Prison population in 2017 was 154 per 100,000 in Wales, compared with 141 in England.

Wales has the highest rate of imprisonment in western Europe, the first study of its kind has revealed.

Sentencing and Immediate Custody in Wales: A Factfile found that in 2017 (the latest figures available) there were 154 prisoners per 100,000 of the population of Wales, compared with 141 per 100,000 of England.

Campaigners and academics expressed concern following the findings. Plaid Cymru said they showed the penal system was failing and that they added weight to the argument that criminal justice in Wales should be devolved to Cardiff.

It is widely accepted that England and Wales jointly have the highest imprisonment rate in western Europe but this is the first time the figures for each country, which share a legal system, have been analysed separately. Get Society Weekly: our newsletter for public service professionals Read more

The research was carried out by Dr Robert Jones at Cardiff University’s Wales governance centre. He said the figures were worrying but any suggestion that judges and magistrates in Wales were inherently harsher than those in England could not be determined until full sentencing data was further broken down.

Jones said: “The findings pose a number of significant questions and raise many further difficult issues. Wider research is needed to try to explain Wales’ high rate of imprisonment. While this will undoubtedly include further analysis of sentencing outcomes including the use of community sentences, fines and suspended sentences, attention should also be drawn to the significance of wider socioeconomic factors in Wales.

In particular, the data should be considered in light of Wales’ status as one of the poorest parts of the UK. Previous research has identified the symbiosis between poverty, marginalisation and imprisonment.

Liz Saville Roberts, Plaid Cymru’s Westminster leader, said the figures showed the prison system was not fit for purpose.

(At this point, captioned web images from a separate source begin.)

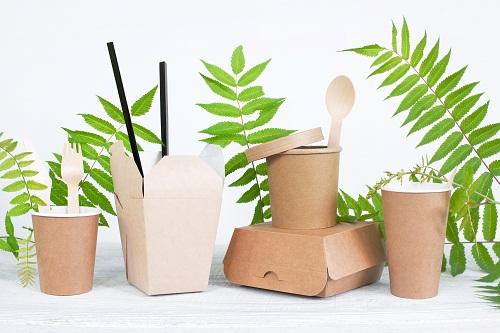 assiette jetable feuille de palmier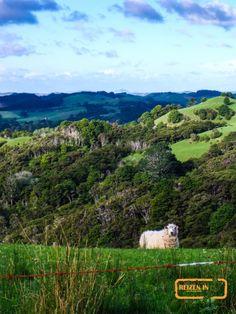 Nieuw-Zeeland is Nie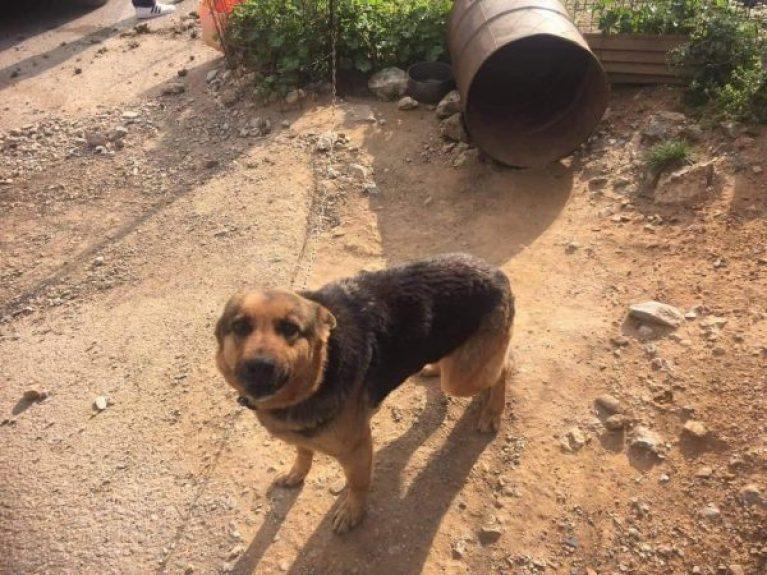 Χανιά: Συνελήφθη ιδιοκτήτης σκύλων που τους είχε δεμένους και παρατημένους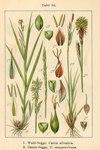 "Wald-Segge - Carex sylvatica; Bildquelle: <a href=""https://www.pflanzen-deutschland.de/quellen.php?bild_quelle=Deutschlands Flora in Abbildungen 1796"">Deutschlands Flora in Abbildungen 1796</a>; Bildlizenz: <a href=""https://creativecommons.org/licenses/publicdomain/deed.de"" target=_blank title=""Public Domain"">Public Domain</a>;"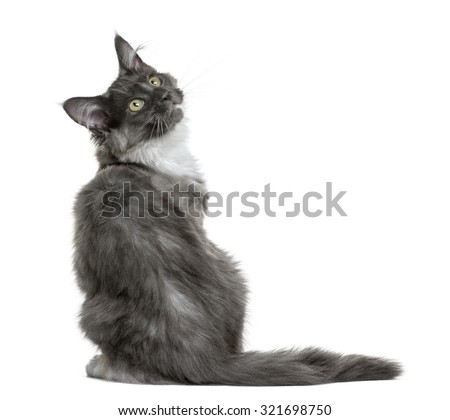 Maine Coon kitten (4 months old) sitting in front of a white background - stock photo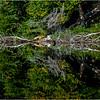 Adirondacks Seventh Lake Morning 36 September 2018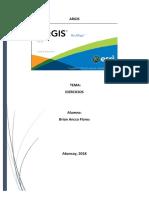Manual de Trabajo ARCGis.docx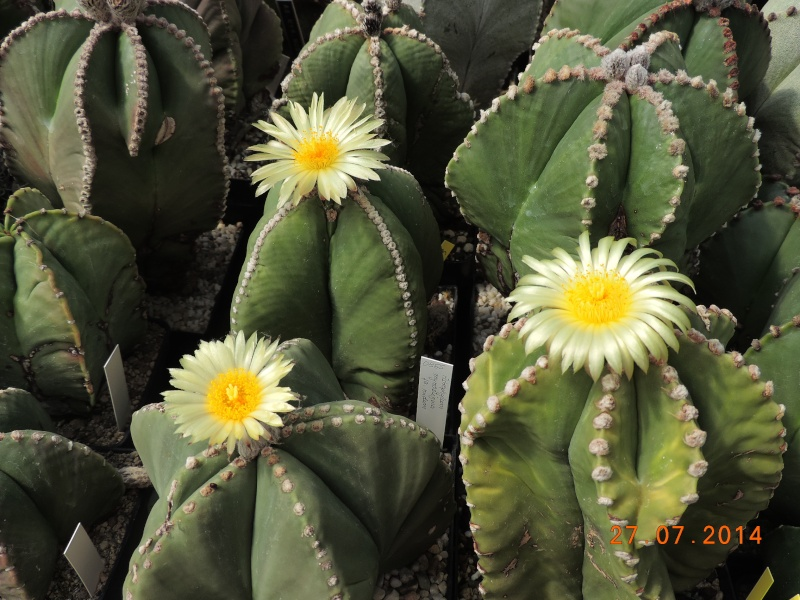 Cacti and Sukkulent in Köln, every day new flowers in the greenhouse Part 111   Bild_852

Just locking people up does not solve the problem,” she said. “We need a genuinely rehabilitative prison system to break the vicious reoffending cycle that many inmates fall into. For the safety of prison staff, inmates and society as a whole we need to make rehabilitation our number one priority.

Wales being at the top of this league table is a source of great shame. Our national assembly for Wales should take control of our prison system so we can create one fit for the unique needs of our nation and not simply allow Westminster to impose its unsuitable policies.

The study, which was published on Wednesday, used the home addresses of offenders to differentiate between Wales and England. It found a higher proportion of Wales’s overall population was in prison than England’s for every year since 2013, when data became available.